The output end of the first fuel supply module is communicated with the combustion module so that the combustible mixed gas with the gas fuel concentration within an ignition limit value is formed by mixing the first mixed gas and the second mixed gas, and the output end of the first fuel supply module is also communicated with the combustion module so that the combustible mixed gas is input into the combustion module.

2. The fuel supply system of claim 1, wherein the first fuel supply module comprises:

an air branch for outputting air;

a first fuel branch for outputting gaseous fuel;

The output ends of the air branch and the fuel branch are respectively communicated with the mixer, and the mixer is used for mixing air output by the air branch and gas fuel output by the first fuel branch to form the first mixed gas.

3. The fuel supply system of claim 2, wherein the first fuel branch comprises a first gas source, a pressure regulating valve, and a first gaseous fuel flow control valve, the first gas source, the pressure regulating valve, the first gaseous fuel flow control valve, and the mixer being in communication in sequence.

4. The fuel supply system of claim 2, wherein the air branch includes a second air source, a filter, and an air flow control valve, the second air source, the filter, the air flow control valve, and the mixer communicating in sequence.

5. The fuel supply system of claim 2, wherein the first fuel supply module further comprises a first supercharger, a cooler, a throttle, and an intake manifold connected in sequence, an output of the mixer being in communication with the first supercharger.

6. The fuel supply system of claim 5, wherein the second fuel supply module further comprises a second fuel branch for outputting the second mixed gas, the second mixed gas being mixed with the first mixed gas output by the intake manifold to form the combustible mixed gas.

7. The fuel supply system of claim 6, wherein the second fuel rail includes a third gas source, a second booster, a second gaseous fuel flow control valve, and a gas outlet pipe in sequential communication, the intake manifold having a plurality of first branch lines, the gas outlet pipe including a plurality of second branch lines, one of the second branch lines in corresponding communication with one of the first branch lines.

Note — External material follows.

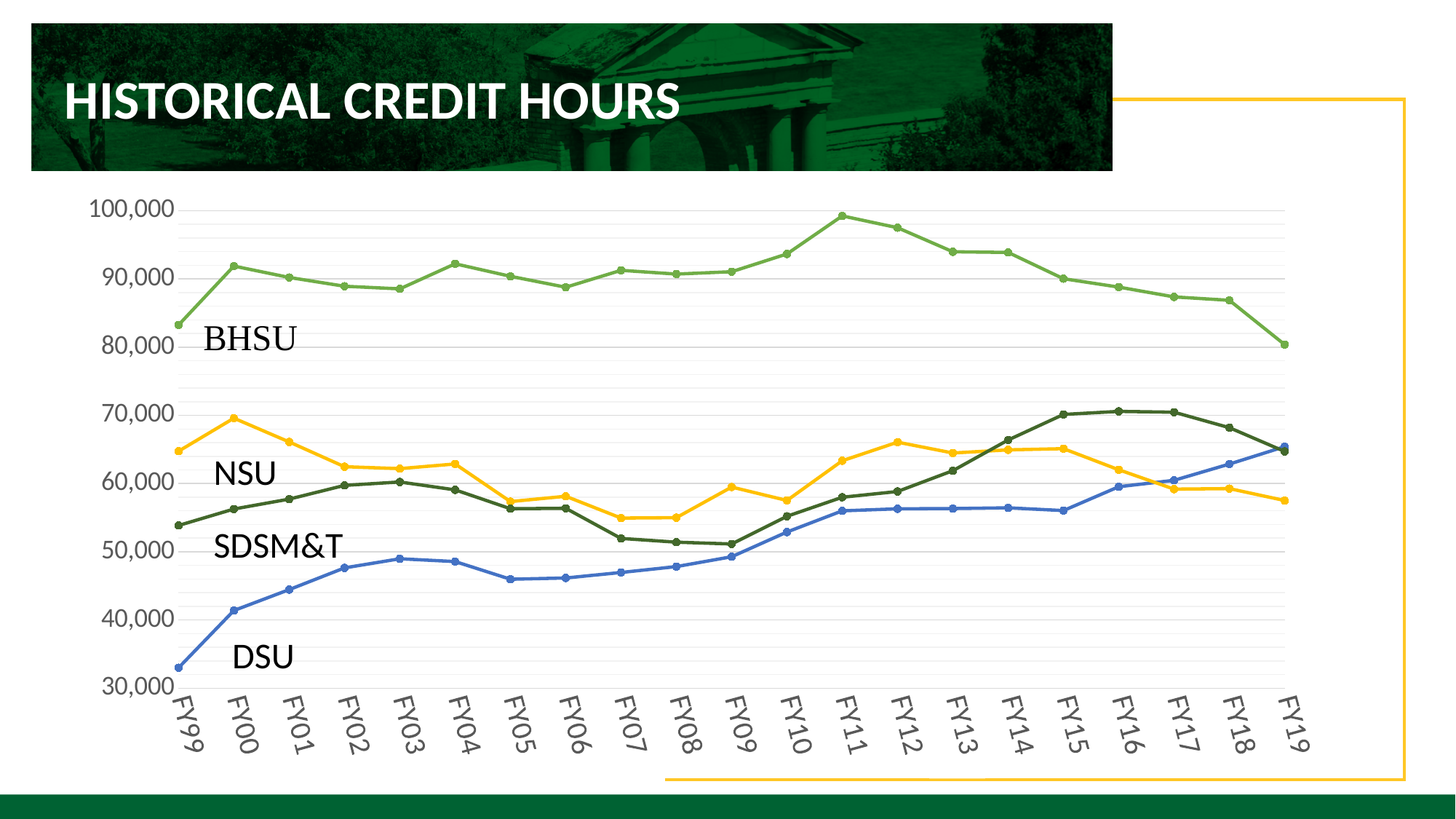
How many institutions (series) are plotted on the chart? 4 Is the value for BHSU in FY11 greater or less than 90,000? greater What is the title of the chart? HISTORICAL CREDIT HOURS In FY15, which is larger, the value for SDSM&T or the value for NSU? SDSM&T Which institution has the highest credit hours across all fiscal years shown? BHSU What kind of chart is shown on the slide? line chart Do the credit hours for BHSU rise or fall from FY11 to FY19? fall Is the value for SDSM&T in FY09 greater or less than 60,000? less Is the value for DSU in FY99 greater or less than 40,000? less How many fiscal years are plotted along the x axis? 21 Which institution has the lowest credit hours in FY99? DSU In which fiscal year does BHSU reach its highest credit hours? FY11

8. The fuel supply system of claim 7, wherein the combustion module includes a plurality of cylinders, each of the cylinders being in communication with one of the first branch lines, the first mixed gas in the first branch line being mixed with the second mixed gas to form the combustible mixed gas before reaching the cylinder, the combustible mixed gas being input into the cylinders.

9. A fuel mixing method characterized by comprising:

mixing a gaseous fuel with air in a mixer to form a non-combustible mixed gas having a gaseous fuel concentration below an ignition limit;

inputting the non-combustible mixed gas into an intake manifold from a mixer, and then mixing the non-combustible mixed gas with the gas fuel, wherein the concentration of the gas fuel output by the intake manifold is lower than the ignition limit value, so as to form the combustible mixed gas;

and inputting the combustible mixed gas into an engine cylinder for combustion and doing work.

10. A gas engine comprising the fuel supply system according to any one of claims 1 to 8.